Here is a small example:

``````x = torch.randn(10, 5)
target = torch.randint(0, 5, (10,))

weights = torch.tensor([1., 2., 3., 4., 5.])
criterion_weighted = nn.CrossEntropyLoss(weight=weights)
loss_weighted = criterion_weighted(x, target)

criterion_weighted_manual = nn.CrossEntropyLoss(weight=weights, reduction='none')
loss_weighted_manual = criterion_weighted_manual(x, target)
loss_weighted_manual = loss_weighted_manual.sum() / weights[target].sum()

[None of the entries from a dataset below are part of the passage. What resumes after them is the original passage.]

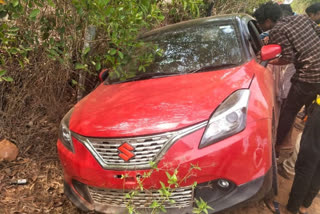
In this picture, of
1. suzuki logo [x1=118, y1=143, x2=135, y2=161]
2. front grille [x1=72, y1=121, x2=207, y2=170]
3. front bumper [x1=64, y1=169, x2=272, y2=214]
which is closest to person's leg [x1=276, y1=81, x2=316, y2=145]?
front bumper [x1=64, y1=169, x2=272, y2=214]

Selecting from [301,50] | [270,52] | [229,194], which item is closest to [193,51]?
[270,52]

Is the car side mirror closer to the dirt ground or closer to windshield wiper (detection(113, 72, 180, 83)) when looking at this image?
windshield wiper (detection(113, 72, 180, 83))

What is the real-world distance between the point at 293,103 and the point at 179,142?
1.89 meters

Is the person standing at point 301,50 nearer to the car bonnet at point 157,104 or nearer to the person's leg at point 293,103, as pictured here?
the person's leg at point 293,103

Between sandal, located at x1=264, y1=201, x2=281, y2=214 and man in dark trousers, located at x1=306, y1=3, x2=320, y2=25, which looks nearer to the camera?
sandal, located at x1=264, y1=201, x2=281, y2=214

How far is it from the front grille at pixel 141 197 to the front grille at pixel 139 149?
196mm

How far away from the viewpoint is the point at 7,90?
11.0 feet

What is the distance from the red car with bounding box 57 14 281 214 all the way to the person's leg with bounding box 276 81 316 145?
0.76 metres

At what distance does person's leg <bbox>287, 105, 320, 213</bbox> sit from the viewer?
2148 mm

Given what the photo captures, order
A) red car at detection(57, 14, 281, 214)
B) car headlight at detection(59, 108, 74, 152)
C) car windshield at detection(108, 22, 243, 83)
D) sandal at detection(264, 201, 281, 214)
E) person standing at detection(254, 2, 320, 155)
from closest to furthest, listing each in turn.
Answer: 1. red car at detection(57, 14, 281, 214)
2. car headlight at detection(59, 108, 74, 152)
3. sandal at detection(264, 201, 281, 214)
4. car windshield at detection(108, 22, 243, 83)
5. person standing at detection(254, 2, 320, 155)

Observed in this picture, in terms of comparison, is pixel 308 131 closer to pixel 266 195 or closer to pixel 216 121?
pixel 266 195

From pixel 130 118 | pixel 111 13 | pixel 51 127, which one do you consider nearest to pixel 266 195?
pixel 130 118

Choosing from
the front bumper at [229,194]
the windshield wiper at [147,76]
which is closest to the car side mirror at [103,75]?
the windshield wiper at [147,76]

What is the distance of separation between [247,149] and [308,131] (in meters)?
0.79
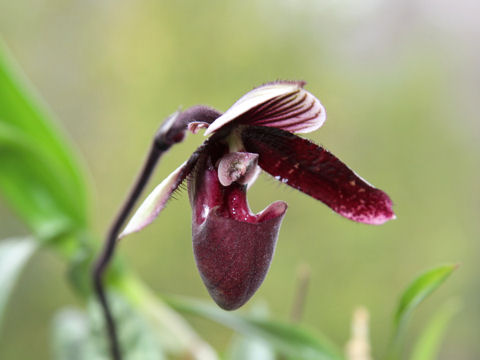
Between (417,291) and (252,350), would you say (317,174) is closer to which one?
(417,291)

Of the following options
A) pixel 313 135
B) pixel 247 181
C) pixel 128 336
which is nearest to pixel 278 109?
pixel 247 181

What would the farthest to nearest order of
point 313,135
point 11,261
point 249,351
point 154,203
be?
point 313,135, point 249,351, point 11,261, point 154,203

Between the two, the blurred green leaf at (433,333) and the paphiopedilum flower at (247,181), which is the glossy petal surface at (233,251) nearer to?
the paphiopedilum flower at (247,181)

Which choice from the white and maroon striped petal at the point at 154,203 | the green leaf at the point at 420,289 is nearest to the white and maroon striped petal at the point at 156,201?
the white and maroon striped petal at the point at 154,203

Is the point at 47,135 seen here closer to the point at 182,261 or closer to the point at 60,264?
the point at 182,261

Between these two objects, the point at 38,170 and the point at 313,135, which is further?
the point at 313,135

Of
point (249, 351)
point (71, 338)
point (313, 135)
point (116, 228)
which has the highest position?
point (313, 135)

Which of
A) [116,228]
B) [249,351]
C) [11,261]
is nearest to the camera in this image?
[116,228]

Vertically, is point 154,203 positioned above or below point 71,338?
above
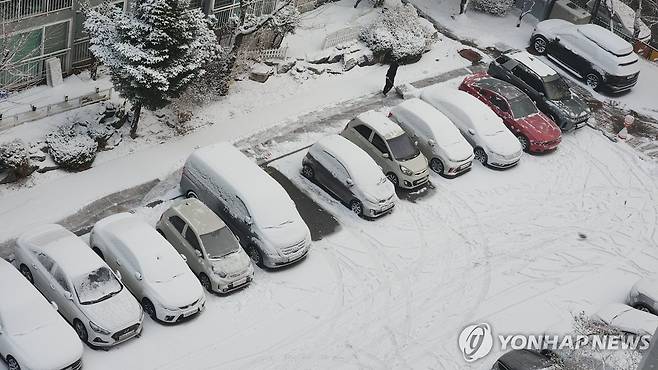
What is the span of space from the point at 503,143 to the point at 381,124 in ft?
14.7

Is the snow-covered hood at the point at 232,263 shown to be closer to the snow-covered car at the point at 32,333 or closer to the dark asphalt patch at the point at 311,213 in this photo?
the dark asphalt patch at the point at 311,213

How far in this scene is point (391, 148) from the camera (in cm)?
2731

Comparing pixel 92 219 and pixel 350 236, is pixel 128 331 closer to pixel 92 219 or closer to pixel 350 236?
pixel 92 219

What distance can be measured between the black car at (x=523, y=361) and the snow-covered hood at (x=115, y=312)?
28.6ft

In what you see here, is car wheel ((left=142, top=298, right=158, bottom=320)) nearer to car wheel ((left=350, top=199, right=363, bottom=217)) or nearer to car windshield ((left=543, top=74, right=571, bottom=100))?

print(loss_weighted == loss_weighted_manual)
``````
26 Likes

This is actually exactly related to my problem; working in a continual learning setting, the number of classes changes through time; If I want to use weight balancing, but the weights vector changes through time, what do I do here? Do I have to reinitialize my loss for every new task to use weight balancing?

1 Like

@ptrblck will there be gradients backpropp-ed through these weights if we constructed the weights from the logits themselves (as in focal losses for object detection (https://arxiv.org/pdf/1708.02002.pdf))

No, as the derivative for `weights` is not implemented.
You could check it by passing a `weights` tensor using `requires_grad=True`, which will raise the exception:

``````RuntimeError: the derivative for 'weight' is not implemented
``````

However, have a look at this implementation of the focal loss.

I see, thanks.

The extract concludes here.